- **Extract to read**:
+ + + + +

So. The topic of today is:
I Don't Like Talking About Myself Anymore.
And no, this isn't going to be some post where I'm just venting, but moreso analyzing why. I need to get my thoughts out there on this, and I need to...talk about it, really. Just throw it off my chest, into a wild where maybe six people will read it. So let's get into it.
Last night, in a small bit of frustration, I made a post talking about people trying to over-analyze media, and give it an objective rating of it being good or bad, and indirectly using that as some high ground, telling people that they shouldn't like something because it's "objectively bad". If you want to read that, I'll put a link to it below.
Link to post: Fair warning, I use a bit of harsh language. I stand by it, though.
And ever since I posted this, I've been in a lot of thoughts about it. What brought this surge of emotion up? Why do I feel so particularly strongly about it? Why is this a belief I hold close to my heart? And - the answer isn't really simple. Like most emotions people go through, it ends up being a complex weave. So let's start with the absolute basics.
First thing's first. Part of the reason I feel so strongly about this is, that, there's a natural element of attachment to the media that people enjoy, and that includes myself. *I* have some form of attachment to the media I enjoy. FPSes, the dnd campaign I play in every week, the small bits of music and other games that I enjoy, the people I like watching on youtube or even the small amount of shows I enjoy watching. All of it takes up at least somewhat of a portion of my life, and as such, it becomes part of...who I am, in a way. Media sticks with people, it can influence them in various ways.

+ + + + +

- **Raw data**:
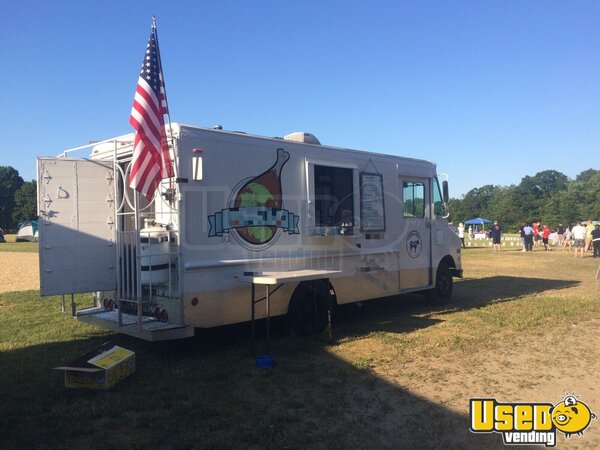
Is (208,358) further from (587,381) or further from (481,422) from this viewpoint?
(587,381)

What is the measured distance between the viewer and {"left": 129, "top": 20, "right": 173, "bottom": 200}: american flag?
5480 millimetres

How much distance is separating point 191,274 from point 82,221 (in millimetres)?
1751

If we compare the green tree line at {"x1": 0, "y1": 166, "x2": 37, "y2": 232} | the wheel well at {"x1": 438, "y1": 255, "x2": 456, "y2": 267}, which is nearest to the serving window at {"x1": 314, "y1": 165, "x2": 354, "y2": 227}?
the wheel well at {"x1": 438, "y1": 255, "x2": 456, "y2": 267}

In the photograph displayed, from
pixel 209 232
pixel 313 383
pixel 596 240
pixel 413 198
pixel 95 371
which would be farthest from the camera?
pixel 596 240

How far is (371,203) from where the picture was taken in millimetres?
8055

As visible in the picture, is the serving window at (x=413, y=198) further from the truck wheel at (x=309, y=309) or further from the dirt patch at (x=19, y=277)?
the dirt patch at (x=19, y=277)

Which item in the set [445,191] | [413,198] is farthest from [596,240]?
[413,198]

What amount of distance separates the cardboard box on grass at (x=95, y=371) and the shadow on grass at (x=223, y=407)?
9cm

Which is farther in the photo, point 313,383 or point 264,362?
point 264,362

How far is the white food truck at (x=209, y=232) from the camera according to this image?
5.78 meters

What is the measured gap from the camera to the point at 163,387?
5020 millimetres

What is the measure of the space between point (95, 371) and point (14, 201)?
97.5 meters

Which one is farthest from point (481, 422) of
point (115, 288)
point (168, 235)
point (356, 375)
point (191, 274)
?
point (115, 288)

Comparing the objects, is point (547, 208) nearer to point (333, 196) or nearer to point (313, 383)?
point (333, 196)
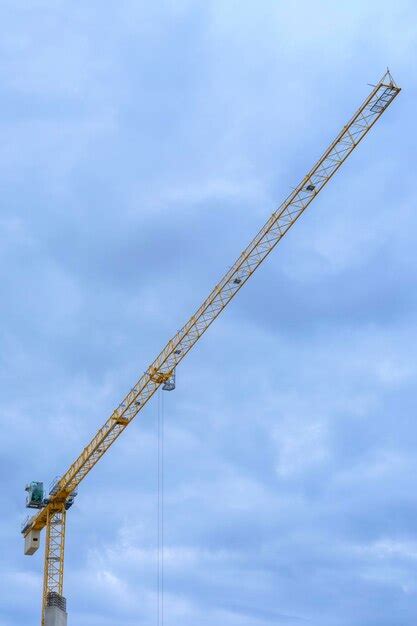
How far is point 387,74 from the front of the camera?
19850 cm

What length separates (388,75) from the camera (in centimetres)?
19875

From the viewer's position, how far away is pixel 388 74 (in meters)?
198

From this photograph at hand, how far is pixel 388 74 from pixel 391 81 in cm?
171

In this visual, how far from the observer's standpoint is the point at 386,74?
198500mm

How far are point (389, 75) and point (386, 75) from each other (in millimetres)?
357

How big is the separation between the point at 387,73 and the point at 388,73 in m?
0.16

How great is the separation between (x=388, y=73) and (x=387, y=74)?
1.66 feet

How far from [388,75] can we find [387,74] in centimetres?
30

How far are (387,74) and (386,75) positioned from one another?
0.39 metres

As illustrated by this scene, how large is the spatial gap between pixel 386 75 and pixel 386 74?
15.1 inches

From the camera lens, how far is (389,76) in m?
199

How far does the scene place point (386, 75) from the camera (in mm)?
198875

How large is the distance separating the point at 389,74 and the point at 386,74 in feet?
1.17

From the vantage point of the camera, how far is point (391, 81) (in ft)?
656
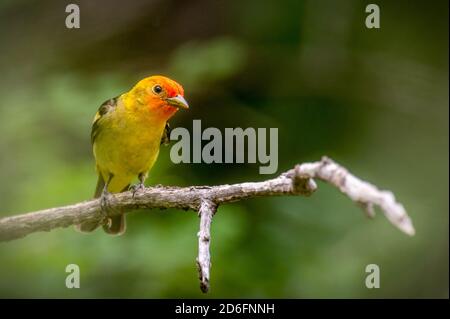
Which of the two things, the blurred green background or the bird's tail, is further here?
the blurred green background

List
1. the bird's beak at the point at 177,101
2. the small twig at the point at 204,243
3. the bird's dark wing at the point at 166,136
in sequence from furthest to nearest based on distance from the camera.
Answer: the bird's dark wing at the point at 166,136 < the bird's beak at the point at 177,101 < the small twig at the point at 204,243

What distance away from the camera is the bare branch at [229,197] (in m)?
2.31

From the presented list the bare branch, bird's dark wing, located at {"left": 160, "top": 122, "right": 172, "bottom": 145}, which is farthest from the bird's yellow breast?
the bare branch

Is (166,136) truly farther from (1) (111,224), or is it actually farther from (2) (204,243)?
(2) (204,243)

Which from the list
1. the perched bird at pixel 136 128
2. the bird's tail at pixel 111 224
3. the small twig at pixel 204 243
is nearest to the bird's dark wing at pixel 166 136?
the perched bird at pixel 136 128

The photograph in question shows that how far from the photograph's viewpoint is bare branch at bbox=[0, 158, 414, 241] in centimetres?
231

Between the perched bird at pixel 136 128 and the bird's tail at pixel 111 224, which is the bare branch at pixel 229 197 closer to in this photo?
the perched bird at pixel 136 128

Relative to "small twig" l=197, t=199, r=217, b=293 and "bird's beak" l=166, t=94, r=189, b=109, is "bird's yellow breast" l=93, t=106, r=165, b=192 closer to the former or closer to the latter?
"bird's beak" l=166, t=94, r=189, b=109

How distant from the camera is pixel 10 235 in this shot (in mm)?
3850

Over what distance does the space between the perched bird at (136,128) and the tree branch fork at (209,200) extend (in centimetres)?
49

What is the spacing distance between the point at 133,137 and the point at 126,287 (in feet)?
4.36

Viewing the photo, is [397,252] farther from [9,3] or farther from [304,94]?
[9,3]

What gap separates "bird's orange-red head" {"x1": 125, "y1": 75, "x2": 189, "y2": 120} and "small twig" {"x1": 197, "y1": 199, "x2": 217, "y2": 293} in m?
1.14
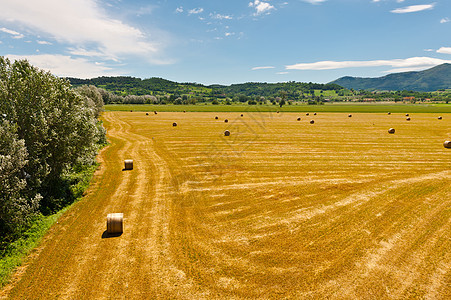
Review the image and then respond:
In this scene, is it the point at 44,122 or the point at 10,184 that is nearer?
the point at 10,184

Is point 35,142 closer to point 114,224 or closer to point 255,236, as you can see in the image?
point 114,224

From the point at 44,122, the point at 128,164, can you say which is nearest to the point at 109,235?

+ + + + +

- **To do**:
1. Reproduce the passage from the post on not liking to talk about oneself, between "And no, this" and "get into it.", inclusive.
2. State only the number of lines in the entries that contain the string "yellow", with case counting.

- **Task-by-task results**:
1.
And no, this isn't going to be some post where I'm just venting, but moreso analyzing why. I need to get my thoughts out there on this, and I need to...talk about it, really. Just throw it off my chest, into a wild where maybe six people will read it. So let's get into it.

2. 2